Вот это я очень даже понимал. Мне приходилось иметь дело с ослиным упрямством Мёрфи – в доказательство могу продемонстрировать сломанный зуб.
– Значит, последние два года ты не ходила на семейные сборища и избегала разговоров на любую опасную тему, да?
– Вроде того, – неохотно согласилась Мёрфи. – Но разговоры-то никуда не делись. А мы все Мёрфи, так что рано или поздно кто-нибудь да примется давать непрошеные советы, и тут-то кошмар и начнется. И я совсем не знаю, что со всем этим делать. А теперь, с помолвкой сестры, все только и будут разговаривать на темы, которые я скорее умру, чем стану обсуждать со своими дядюшками-тетушками.
– Так не ходи, – посоветовал я.
– Ну да, и обижу маму еще сильнее. Черт, да они тогда будут молоть языками еще пуще.
Я покачал головой:
– Да уж. В одном ты, Мёрф, точно права. Ни фига я в этом не понимаю.
– Тебе и не обязательно, – заметила она.
– А жаль, что не понимаю, – возразил я. – И жаль, что мне не приходится переживать из-за мнения моих дядюшек. Что нет проблем, которые мог бы улаживать с мамой. Черт, да я бы не отказался узнать, на что похож ее голос. – Я положил руку ей на плечо. – Банальность, но от этого не менее верная: что имеем, не храним… Люди меняются. Мир меняется. Рано или поздно ты теряешь близких тебе людей. И если ты не против советов чувака, ни фига не знающего, что такое семья, я тебе вот что скажу: не жди, что все уладится само собой. Тебе может казаться, что твоя родня будет с тобой всегда. А это не так.
Она опустила голову – наверное, чтобы я не видел слез.
– Поговори с ней, Кэррин.
– Наверное, ты прав, – кивнула она. – Поэтому, пожалуй, я не убью тебя за навязывание благонамеренных истин, пока я уязвима. Но это в последний раз.
– Очень мило с твоей стороны, – согласился я.
Она сделала глубокий вдох, провела рукой по глазам и подняла голову, снова сделавшись по обыкновению деловой.
– Ты хороший друг, Гарри… тебе вовсе не обязательно лезть в наши семейные дрязги. Я отплачу тебе… как-нибудь.

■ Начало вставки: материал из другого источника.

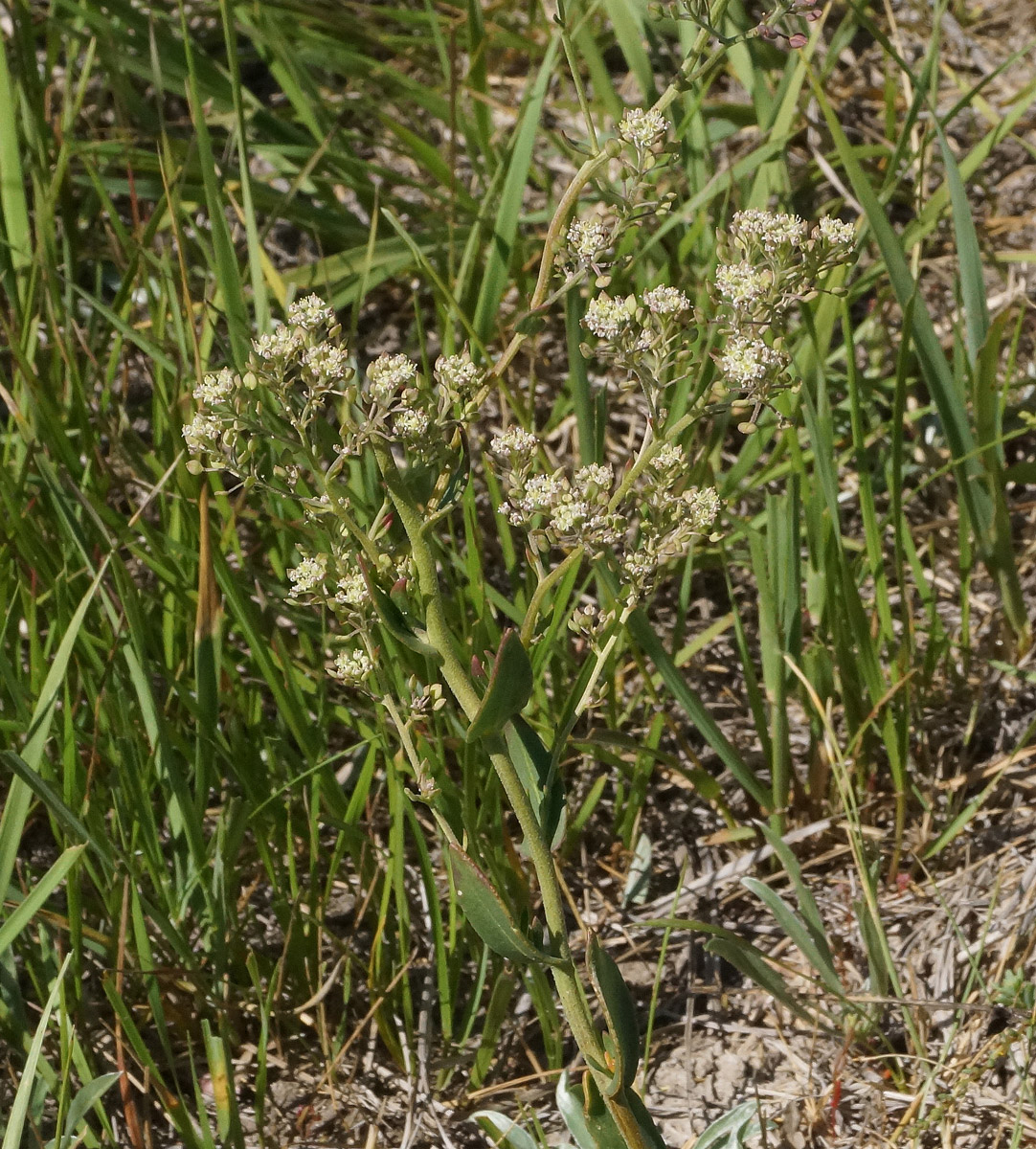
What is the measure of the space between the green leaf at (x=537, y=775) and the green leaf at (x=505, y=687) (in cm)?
11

– Даже забавно, что ты это говоришь, – заметил я.
– Это почему?
– Я тут как раз пытался отследить денежные потоки, но вся информация нынче в Интернете. Можешь открыть для меня пару сайтов, надыбать мне кой-чего?
– Угу.
– Спасибо. – Я протянул ей адреса и наскоро изложил, что меня интересует. – А я пока поболтаюсь, посмотрю, что там на месте. Позвоню через час… или два?
Она со вздохом кивнула:
– Как, нашел вампиров?
– Нет пока, зато подкрепления подтянулись.

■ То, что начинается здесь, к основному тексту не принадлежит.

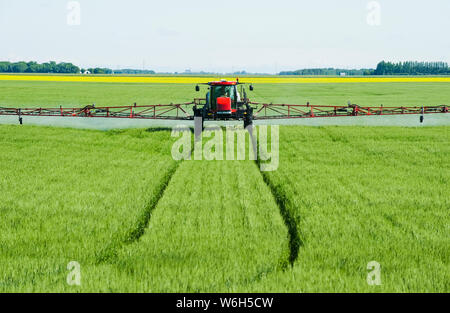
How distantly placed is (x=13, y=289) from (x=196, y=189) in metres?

– Кто? – поинтересовалась она.
– Парень по имени Кинкейд. Он крут.
– Чародей?
– Нет. Классический образчик солдата удачи. Вампиров мочит – любо-дорого глядеть.
Мёрфи подняла бровь:
– Он чист?
– Насколько мне известно, да, – ответил я. – Остальное узнаю сегодня от нашего водилы. Если повезет, я найду логово, и мы их накроем.

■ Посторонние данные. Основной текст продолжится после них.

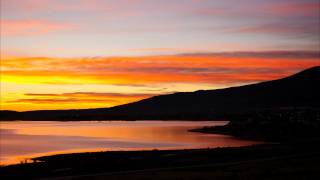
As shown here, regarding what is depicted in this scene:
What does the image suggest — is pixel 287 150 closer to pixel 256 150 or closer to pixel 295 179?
pixel 256 150

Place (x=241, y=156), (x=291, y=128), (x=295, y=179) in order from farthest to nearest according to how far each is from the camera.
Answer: (x=291, y=128) < (x=241, y=156) < (x=295, y=179)

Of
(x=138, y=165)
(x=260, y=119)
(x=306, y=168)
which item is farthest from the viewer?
(x=260, y=119)

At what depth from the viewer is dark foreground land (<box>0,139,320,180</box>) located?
37.4 meters

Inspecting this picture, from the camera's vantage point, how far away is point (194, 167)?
46.3m

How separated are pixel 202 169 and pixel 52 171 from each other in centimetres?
1297

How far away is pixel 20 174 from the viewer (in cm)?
4522

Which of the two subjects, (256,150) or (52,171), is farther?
(256,150)

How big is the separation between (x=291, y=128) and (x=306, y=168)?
241 feet

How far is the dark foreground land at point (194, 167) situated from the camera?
37.4m

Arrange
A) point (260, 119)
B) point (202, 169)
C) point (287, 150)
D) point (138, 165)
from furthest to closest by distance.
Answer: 1. point (260, 119)
2. point (287, 150)
3. point (138, 165)
4. point (202, 169)

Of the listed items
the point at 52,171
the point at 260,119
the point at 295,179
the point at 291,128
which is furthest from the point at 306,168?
the point at 260,119

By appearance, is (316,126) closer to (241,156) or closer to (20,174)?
(241,156)

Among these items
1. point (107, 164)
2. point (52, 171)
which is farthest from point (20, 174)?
point (107, 164)

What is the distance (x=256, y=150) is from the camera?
208ft
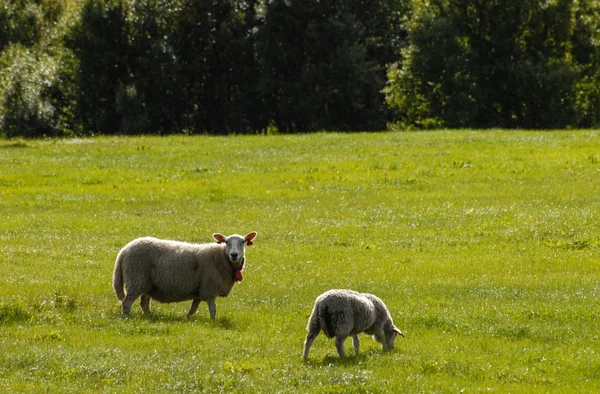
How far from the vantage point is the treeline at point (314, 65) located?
2908 inches

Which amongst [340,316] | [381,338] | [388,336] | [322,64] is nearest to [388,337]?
[388,336]

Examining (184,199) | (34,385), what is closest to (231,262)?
(34,385)

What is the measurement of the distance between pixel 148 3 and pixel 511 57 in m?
Answer: 27.2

– Эй, если вдруг так выйдет, что нам придется провернуть все в…
– В субботу, – договорил я за нее. – Я понял.
Спускаясь по лестнице, я излагал щенку свою теорию родственных отношений:
– Учти, это всего лишь теория. Впрочем, в ее пользу говорит тонна с лишним доказательств.
Говоря это, я ощутил легкий укол печали. Семейных отношений у меня никогда не было. И не будет. Возможно, семейные проблемы Мёрфи запутанны и болезненны, но у нее, по крайней мере, есть хотя бы это.
Каждый раз, когда что-то напоминает мне мое сиротское детство, я испытываю нечто подобное. Может, я просто не осознаю, как это меня ранит. Или не хочу себе в этом признаться.
Я почесал щенка за ухом и полез в карман за ключами от «жучка».
– Хотя, конечно же, это только теория, – сказал я ему. – Потому как мне-то, черт возьми, откуда знать?